Document passage
* START *
Now did Matt tell you the machines was 100% made in Taiwan? Did you speak to him about it after your findings? As you can tell Matt is very well respected around & not just here, there's a reason for that. Please don't go calling out names unless you have a strong valid reason to do so. It's not acceptable here. A simple piece of paper doesn't mean anything.


----------



## qualitymachinetools (Oct 17, 2017)

I am lost on that one above. If we list on our site or tell someone where a machine is made, that is where it is made. (Besides the fact that we arrange all of the shipments and have great people who we work with in Taiwan)    I welcome anyone who buys one of these mills to take it apart and look at it.  As a few of you did above.  And why would someone go on here and say that, but never contact us about an issue? Something sounds a little strange with that post though. If you have an issue, why didn't you contact us?


----------



## mikey553 (Oct 17, 2017)

Well, what can I say? If I offended anyone, I am sorry. That was not the purpose of my post. I just wanted to let people know about my unfortunate experience with PM mill and let them make their own conclusions.

By the way, my mill does not look like the Taiwan machines being sold today. I think Matt actually listened to me and stopped selling machines with a short vertical envelope, he just does not remember that. I cannot blame him, he has many customers - I have only one mill. 

Many of the issues have surfaced only recently, well after the 2 year warranty has expired. I do not feel I have the right to ask for anything right now. I had to remove the knee and the table  to clean the internal cast surfaces and paint them - the dirt and sand were falling off them and I did not like that. In the process I have found that all blind threaded holes were full of chips - nobody bothered to clean them. This is not a big deal, it just tells you about the assembly culture.

Only recently I have removed the ram from the tarret. This is when I discovered a piece of Chinese newspaper inside the ram cavity. It was forgotten inside during assembly, there is no access to that area from the outside. Is it possible that this machine was assembled in Taiwan? Yes, it is possible. But looking at the nice lead screws and nuts, each of which has a made in Taiwan logo, it is hard to believe that some of the horrible parts (ram adapter, for example) were also made in Taiwan. But that is possible too. So I have to apologize to Matt for accusing him of being a lier. I cannot prove it.
* END *
Supplied material
* START *
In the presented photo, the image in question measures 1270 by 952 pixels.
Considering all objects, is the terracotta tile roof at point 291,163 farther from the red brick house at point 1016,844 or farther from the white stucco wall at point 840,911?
* END *
Task instructions
Transcribe the forum thread about the mill in full, word for word.

Exercise response
Now did Matt tell you the machines was 100% made in Taiwan? Did you speak to him about it after your findings? As you can tell Matt is very well respected around & not just here, there's a reason for that. Please don't go calling out names unless you have a strong valid reason to do so. It's not acceptable here. A simple piece of paper doesn't mean anything.


----------



## qualitymachinetools (Oct 17, 2017)

I am lost on that one above. If we list on our site or tell someone where a machine is made, that is where it is made. (Besides the fact that we arrange all of the shipments and have great people who we work with in Taiwan)    I welcome anyone who buys one of these mills to take it apart and look at it.  As a few of you did above.  And why would someone go on here and say that, but never contact us about an issue? Something sounds a little strange with that post though. If you have an issue, why didn't you contact us?


----------



## mikey553 (Oct 17, 2017)

Well, what can I say? If I offended anyone, I am sorry. That was not the purpose of my post. I just wanted to let people know about my unfortunate experience with PM mill and let them make their own conclusions.

By the way, my mill does not look like the Taiwan machines being sold today. I think Matt actually listened to me and stopped selling machines with a short vertical envelope, he just does not remember that. I cannot blame him, he has many customers - I have only one mill. 

Many of the issues have surfaced only recently, well after the 2 year warranty has expired. I do not feel I have the right to ask for anything right now. I had to remove the knee and the table  to clean the internal cast surfaces and paint them - the dirt and sand were falling off them and I did not like that. In the process I have found that all blind threaded holes were full of chips - nobody bothered to clean them. This is not a big deal, it just tells you about the assembly culture.

Only recently I have removed the ram from the tarret. This is when I discovered a piece of Chinese newspaper inside the ram cavity. It was forgotten inside during assembly, there is no access to that area from the outside. Is it possible that this machine was assembled in Taiwan? Yes, it is possible. But looking at the nice lead screws and nuts, each of which has a made in Taiwan logo, it is hard to believe that some of the horrible parts (ram adapter, for example) were also made in Taiwan. But that is possible too. So I have to apologize to Matt for accusing him of being a lier. I cannot prove it.